Char array has different address when copied by pointer

What I'm trying to do is cheat the const-ness of the member variables of the class. So I have the following code:

"StringView.hh":

#pragma once
#include <cstring>

class StringView {
public:
  const char* _begin = nullptr;
  const char* _end = nullptr;

  explicit StringView(const char* str) : _begin(str), _end(str + strlen(str)) {}
};

main.cpp:

#include <iostream>
#include "StringView.hh"

int main() {
  char str[] = "cat";
  StringView sv(str);

  std::cout << str << '\n';

  void *pointer = reinterpret_cast<void *>(&sv);
//  *(char *) pointer = 'b'; // I would also like to set it to a whole string, but that doesn't work, it would work if it was std::string, not char *, maybe char ** would work?
//  std::cout << str << '\n';

  std::cout << "Pointer to StringView: " << pointer << "\n";
  std::cout << "String: " << (void *)str << "\n";
  std::cout << "String from StringView _begin: " << (void *)sv._begin << "\n";

  return 0;
}

Result:

cat
Pointer to StringView: 0xe25bffde0
String: 0xe25bffdf4
String from StringView _begin: 0xe25bffdf4

So the string and the string from StringView have the exact same address. This happens both on cmake and gcc, however the pointer in main.cpp doesn't. Why is that?

When I uncomment the lines of code I get this:

cat
cat
Pointer to StringView: 0x81491ffc50
String: 0x81491ffc64
String from StringView _begin: 0x81491ffc62

Now all 3 have different addresses. Why is that? Is there any way I can cheat this so I can go through the const qualifier without using the obvious const_cast<>()? This also doesn't works in c(using struct, removing explicit, using printf, etc).

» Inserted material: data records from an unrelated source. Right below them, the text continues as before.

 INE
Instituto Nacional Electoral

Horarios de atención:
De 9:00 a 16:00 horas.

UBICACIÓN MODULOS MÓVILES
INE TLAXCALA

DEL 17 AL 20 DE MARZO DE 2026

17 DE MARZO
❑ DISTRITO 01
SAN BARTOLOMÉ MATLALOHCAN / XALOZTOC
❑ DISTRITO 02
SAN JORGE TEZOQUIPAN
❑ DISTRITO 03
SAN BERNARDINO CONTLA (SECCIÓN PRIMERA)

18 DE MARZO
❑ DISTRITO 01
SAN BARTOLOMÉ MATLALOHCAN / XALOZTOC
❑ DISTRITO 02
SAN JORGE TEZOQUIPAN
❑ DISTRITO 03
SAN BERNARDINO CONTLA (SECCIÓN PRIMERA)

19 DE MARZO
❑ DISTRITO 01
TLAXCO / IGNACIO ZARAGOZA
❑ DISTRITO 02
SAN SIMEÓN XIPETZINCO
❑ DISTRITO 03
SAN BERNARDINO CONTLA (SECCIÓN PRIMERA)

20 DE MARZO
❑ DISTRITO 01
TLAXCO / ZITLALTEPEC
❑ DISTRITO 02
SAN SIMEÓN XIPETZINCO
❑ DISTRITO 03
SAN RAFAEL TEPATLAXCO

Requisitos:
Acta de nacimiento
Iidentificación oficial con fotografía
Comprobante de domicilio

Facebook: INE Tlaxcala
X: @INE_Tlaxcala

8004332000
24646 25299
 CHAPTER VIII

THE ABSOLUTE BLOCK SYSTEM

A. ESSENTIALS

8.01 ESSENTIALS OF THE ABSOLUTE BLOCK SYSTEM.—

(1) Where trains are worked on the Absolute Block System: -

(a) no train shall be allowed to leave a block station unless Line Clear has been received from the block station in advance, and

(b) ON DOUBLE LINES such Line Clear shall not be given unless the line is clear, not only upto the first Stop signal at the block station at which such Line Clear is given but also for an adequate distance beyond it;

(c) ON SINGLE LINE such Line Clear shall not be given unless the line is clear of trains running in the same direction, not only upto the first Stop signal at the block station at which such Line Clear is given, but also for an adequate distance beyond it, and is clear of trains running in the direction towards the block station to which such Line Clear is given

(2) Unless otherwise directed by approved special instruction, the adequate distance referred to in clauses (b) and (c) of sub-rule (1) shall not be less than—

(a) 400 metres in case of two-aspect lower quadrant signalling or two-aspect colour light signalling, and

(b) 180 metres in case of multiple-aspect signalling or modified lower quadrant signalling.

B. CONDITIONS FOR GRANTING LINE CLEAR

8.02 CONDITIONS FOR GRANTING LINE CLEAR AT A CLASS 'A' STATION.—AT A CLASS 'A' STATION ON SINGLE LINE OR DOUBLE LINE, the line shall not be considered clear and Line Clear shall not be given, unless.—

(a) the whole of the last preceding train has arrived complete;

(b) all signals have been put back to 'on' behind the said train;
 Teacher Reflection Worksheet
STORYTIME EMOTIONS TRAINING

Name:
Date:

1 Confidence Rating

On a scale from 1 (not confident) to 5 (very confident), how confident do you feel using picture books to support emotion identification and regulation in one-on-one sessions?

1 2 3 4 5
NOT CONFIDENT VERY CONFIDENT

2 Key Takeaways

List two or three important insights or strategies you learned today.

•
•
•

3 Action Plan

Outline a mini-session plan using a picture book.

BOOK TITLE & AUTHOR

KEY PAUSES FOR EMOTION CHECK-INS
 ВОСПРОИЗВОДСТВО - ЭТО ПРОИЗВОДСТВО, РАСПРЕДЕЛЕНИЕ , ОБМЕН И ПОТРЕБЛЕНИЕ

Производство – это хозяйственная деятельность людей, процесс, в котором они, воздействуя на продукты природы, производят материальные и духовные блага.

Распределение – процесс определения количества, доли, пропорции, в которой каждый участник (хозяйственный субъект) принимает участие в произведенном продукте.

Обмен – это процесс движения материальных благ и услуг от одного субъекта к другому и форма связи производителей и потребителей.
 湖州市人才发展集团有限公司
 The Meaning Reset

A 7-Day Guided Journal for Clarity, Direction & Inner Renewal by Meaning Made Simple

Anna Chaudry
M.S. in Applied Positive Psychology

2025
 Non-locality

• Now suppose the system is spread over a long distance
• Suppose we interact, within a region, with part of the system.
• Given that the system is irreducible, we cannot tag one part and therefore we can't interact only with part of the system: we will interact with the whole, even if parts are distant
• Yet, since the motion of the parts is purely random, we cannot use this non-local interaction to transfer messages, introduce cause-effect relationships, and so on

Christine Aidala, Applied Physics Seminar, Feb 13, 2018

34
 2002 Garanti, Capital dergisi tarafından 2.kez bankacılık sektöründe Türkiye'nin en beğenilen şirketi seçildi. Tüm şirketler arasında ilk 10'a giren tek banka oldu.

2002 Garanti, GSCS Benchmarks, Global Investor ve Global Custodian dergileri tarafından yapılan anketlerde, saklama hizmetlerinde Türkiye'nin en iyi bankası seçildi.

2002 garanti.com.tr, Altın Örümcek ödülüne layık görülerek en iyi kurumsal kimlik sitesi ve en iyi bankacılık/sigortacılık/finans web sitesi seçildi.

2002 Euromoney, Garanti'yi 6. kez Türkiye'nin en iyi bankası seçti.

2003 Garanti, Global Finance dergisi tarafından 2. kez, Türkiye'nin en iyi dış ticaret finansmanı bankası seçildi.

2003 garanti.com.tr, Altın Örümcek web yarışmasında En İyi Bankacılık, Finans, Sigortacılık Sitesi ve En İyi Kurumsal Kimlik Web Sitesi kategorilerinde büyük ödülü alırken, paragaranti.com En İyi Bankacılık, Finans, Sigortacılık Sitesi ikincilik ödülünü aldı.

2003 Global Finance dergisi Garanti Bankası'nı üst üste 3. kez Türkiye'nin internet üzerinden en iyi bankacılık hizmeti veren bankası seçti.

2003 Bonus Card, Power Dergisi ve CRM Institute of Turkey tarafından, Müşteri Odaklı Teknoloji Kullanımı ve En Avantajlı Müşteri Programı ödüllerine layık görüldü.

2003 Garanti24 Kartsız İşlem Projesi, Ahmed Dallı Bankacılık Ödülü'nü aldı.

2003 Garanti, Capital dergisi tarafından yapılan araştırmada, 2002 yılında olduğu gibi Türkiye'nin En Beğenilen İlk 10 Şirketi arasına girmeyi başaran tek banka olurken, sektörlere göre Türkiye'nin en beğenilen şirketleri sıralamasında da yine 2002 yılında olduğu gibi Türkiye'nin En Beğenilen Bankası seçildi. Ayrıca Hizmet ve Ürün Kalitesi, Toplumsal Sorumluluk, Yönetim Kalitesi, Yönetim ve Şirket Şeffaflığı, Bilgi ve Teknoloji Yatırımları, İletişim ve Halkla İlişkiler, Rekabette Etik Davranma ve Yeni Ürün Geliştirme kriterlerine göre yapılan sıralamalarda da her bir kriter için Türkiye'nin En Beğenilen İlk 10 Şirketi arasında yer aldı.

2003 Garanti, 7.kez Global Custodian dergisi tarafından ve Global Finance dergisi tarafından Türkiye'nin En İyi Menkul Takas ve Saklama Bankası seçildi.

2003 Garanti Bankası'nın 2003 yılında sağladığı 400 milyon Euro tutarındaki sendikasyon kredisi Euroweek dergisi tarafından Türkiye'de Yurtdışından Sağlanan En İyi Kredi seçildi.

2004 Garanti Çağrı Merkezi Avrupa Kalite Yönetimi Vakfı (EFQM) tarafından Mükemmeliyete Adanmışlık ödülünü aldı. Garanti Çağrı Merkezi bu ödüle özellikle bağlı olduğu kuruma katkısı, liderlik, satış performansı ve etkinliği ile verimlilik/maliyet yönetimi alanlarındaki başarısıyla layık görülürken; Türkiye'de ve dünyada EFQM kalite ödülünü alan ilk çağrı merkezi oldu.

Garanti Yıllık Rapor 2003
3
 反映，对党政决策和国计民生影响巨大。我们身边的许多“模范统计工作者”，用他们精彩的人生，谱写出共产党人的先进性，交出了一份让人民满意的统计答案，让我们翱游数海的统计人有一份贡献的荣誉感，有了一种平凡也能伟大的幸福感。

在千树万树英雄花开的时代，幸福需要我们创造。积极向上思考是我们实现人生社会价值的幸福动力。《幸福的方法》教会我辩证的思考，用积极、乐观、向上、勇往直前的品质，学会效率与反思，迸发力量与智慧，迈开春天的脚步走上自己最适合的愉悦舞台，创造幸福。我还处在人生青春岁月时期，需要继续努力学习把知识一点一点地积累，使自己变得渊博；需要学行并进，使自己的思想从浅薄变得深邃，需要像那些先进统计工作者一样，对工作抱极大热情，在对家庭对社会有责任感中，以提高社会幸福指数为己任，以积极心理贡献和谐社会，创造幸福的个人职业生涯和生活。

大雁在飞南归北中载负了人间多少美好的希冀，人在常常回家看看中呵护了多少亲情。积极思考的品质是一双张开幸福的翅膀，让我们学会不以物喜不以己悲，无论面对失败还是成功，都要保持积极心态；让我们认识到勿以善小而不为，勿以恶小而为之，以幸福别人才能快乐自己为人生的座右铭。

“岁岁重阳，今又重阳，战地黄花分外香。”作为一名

I know that const strings that aren't in an object (such as StringView sv) are stored in some read-only memory that is different from the variables memory. It's like in the global variables/ static variables space, so that's why I made str not a const char[] and it still is in some other memory that changes based on whether I change that memory and other stuff. Also I'm not using std::string, because it has an overloaded operator =, and that breaks the const-ness, because it's different in this case.

Also by default _begin and _end should be private I just made them public to check the addresses.

Code in c:

#include <stdio.h>
#include <string.h>

struct StringView {
  const char* _begin;
  const char* _end;
};

struct StringView create(const char *str) {
  struct StringView a = {str, str + strlen(str)};
  return a;
}

int main() {
  char str[] = "cat";
  struct StringView sv = create(str);

  printf("%s\n", str);

  void *pointer = (void *) &sv;
  *(char *) pointer = 'b';
  printf("%s\n", str);

  printf("Pointer to StringView: %p\n", pointer);
  printf("String: %p\n", (void *)str);
  printf("String from StringView _begin: %p\n", (void *)sv._begin);

  return 0;
}

In your case, first member has indeed same address as the struct, so

&sv == &sv._begin

You cast in the wrong type, it should be

void *pointer = (void *) &sv;
**(char **) pointer = 'b'; // *const_cast<char*>(sv._begin) = 'b'

Demo

You actually change the value of the pointer, something like (depending of endianess)

sv._begin = (sv._begin & 0xFFFFFF00) | 'b'; // or (sv._begin & 0x00FFFFFF) | ('b' << 24)